Twisted coronal loops should be ubiquitous in the solar corona. Twisted magnetic fields contain excess magnetic energy, which can be released during magnetic reconnection, causing solar flares. The aim of this work is to investigate magnetic reconnection, and particle acceleration and transport in kink-unstable twisted coronal loops, with a focus on the effects of resistivity, loop geometry and atmospheric stratification. Another aim is to perform forward-modelling of bremsstrahlung emission and determine the structure of hard X-ray sources. We use a combination of magnetohydrodynamic (MHD) and test-particle methods. First, the evolution of the kinking coronal loop is considered using resistive MHD model, incorporating atmospheric stratification and loop curvature. Then, the obtained electric and magnetic fields and density distributions are used to calculate electron and proton trajectories using a guiding-centre approximation, taking into account Coulomb collisions.
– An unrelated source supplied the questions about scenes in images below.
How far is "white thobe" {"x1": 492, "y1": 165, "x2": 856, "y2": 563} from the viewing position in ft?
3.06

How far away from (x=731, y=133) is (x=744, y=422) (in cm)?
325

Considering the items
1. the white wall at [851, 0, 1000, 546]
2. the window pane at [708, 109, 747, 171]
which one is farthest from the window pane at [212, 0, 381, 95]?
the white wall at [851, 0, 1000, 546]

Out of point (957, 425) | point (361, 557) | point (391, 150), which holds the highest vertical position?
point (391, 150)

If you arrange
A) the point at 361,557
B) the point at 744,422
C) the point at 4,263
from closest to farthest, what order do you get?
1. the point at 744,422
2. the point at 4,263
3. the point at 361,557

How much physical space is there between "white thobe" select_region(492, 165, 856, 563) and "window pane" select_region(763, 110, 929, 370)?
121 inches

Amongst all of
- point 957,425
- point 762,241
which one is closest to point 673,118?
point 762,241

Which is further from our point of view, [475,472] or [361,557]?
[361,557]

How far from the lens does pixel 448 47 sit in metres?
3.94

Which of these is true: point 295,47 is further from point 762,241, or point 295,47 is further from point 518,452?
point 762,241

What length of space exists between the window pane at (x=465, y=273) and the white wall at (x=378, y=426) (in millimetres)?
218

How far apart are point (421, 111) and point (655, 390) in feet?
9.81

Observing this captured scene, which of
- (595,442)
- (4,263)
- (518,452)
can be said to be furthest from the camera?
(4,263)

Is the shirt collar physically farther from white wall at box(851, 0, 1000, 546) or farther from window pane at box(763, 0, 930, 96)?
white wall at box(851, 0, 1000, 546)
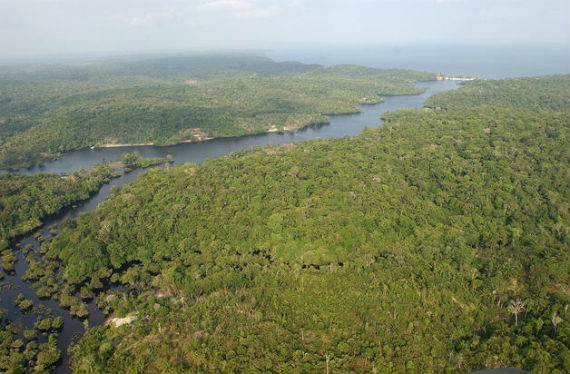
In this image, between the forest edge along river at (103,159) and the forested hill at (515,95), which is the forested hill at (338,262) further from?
the forested hill at (515,95)

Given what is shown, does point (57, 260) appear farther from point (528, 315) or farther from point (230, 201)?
point (528, 315)

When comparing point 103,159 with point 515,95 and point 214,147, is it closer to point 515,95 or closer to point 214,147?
point 214,147

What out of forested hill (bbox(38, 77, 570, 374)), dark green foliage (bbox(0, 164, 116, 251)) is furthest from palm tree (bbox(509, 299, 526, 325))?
dark green foliage (bbox(0, 164, 116, 251))

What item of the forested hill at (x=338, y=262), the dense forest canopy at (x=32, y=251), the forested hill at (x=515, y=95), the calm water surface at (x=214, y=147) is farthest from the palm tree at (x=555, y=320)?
the forested hill at (x=515, y=95)

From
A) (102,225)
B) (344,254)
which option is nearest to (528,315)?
(344,254)

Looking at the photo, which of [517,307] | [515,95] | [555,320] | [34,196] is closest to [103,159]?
[34,196]
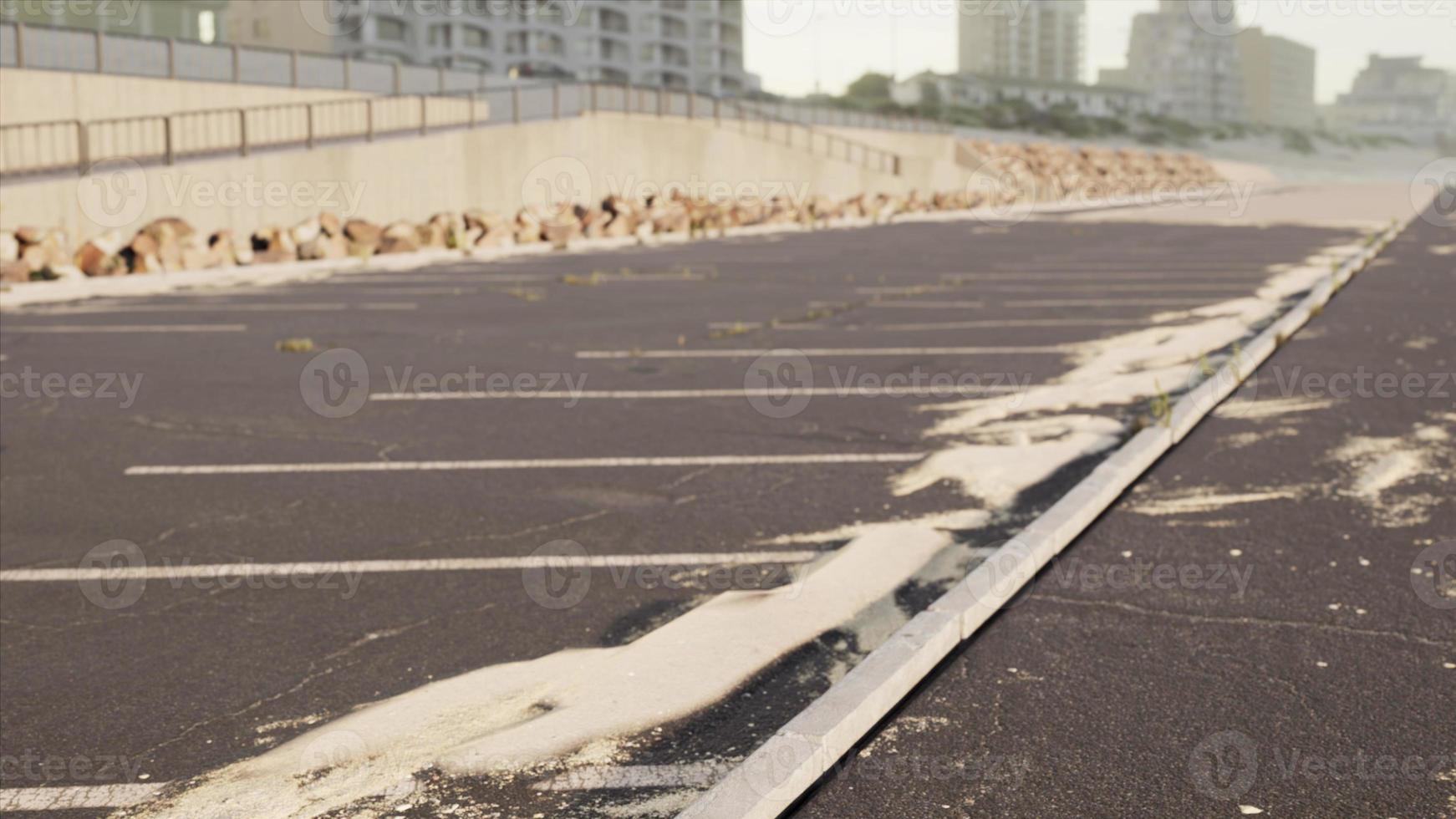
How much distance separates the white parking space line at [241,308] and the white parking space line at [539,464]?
30.1 feet

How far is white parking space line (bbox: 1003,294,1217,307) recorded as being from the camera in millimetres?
17203

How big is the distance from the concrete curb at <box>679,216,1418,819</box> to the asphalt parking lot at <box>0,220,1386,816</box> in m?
0.16

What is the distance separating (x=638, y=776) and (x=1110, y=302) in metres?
14.5

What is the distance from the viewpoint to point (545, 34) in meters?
109

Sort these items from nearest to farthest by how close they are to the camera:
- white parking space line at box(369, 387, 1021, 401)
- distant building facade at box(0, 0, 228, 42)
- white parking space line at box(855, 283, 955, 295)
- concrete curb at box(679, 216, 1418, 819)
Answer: concrete curb at box(679, 216, 1418, 819) < white parking space line at box(369, 387, 1021, 401) < white parking space line at box(855, 283, 955, 295) < distant building facade at box(0, 0, 228, 42)

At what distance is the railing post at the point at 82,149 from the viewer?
23.2m

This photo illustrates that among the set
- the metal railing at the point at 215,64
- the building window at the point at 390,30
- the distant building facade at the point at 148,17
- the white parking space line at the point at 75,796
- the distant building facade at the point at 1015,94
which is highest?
the distant building facade at the point at 1015,94

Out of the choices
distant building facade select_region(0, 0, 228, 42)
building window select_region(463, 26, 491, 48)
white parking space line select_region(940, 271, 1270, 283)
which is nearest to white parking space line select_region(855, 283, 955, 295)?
white parking space line select_region(940, 271, 1270, 283)

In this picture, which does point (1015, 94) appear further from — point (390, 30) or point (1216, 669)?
point (1216, 669)

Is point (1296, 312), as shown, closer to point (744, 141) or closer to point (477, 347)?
point (477, 347)

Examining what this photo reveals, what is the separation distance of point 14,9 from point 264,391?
46433mm

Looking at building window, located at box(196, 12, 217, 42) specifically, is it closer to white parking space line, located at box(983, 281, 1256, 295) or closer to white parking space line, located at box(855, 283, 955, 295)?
white parking space line, located at box(855, 283, 955, 295)

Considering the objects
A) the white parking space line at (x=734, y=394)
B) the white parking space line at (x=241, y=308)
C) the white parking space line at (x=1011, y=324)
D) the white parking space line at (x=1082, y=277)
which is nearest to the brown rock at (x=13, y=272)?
the white parking space line at (x=241, y=308)

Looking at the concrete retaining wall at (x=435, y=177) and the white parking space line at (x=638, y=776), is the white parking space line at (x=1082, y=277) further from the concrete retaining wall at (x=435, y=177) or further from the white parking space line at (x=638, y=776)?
the white parking space line at (x=638, y=776)
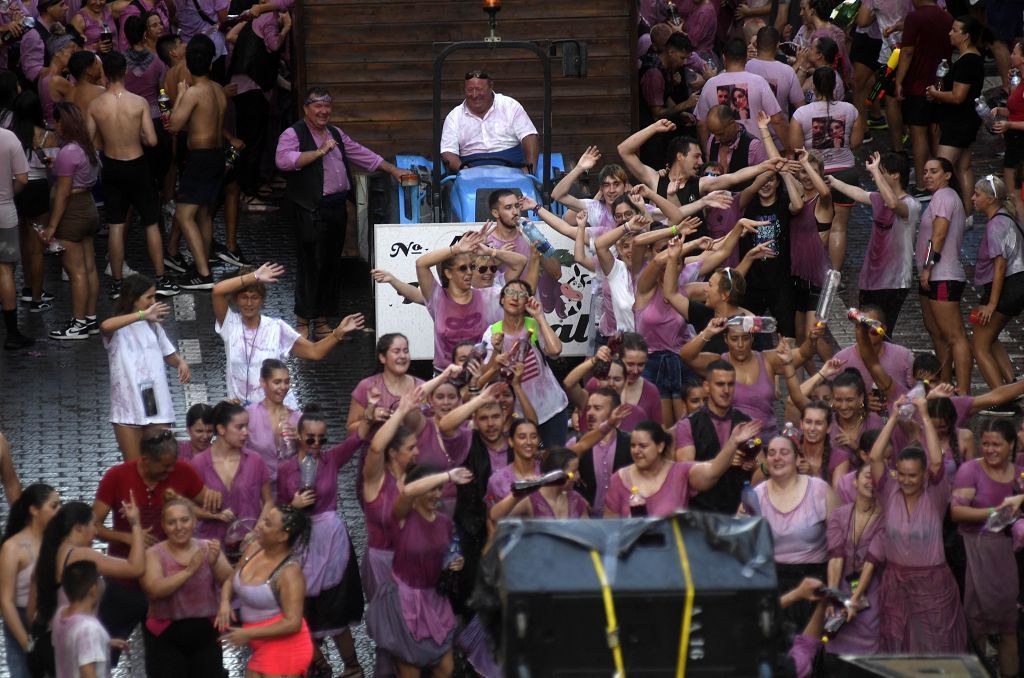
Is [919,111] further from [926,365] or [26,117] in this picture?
[26,117]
It is shown that electric fields in twisted coronal loops can effectively accelerate protons and electrons to energies up to 10 MeV. High-energy particles have hard, nearly power-law energy spectra. The volume occupied by high-energy particles demonstrates radial expansion, which results in the expansion of the visible hard X-ray loop and a gradual increase in hard X-ray footpoint area. Synthesised hard X-ray emission reveals strong footpoint sources and the extended coronal source, whose intensity strongly depends on the coronal loop density.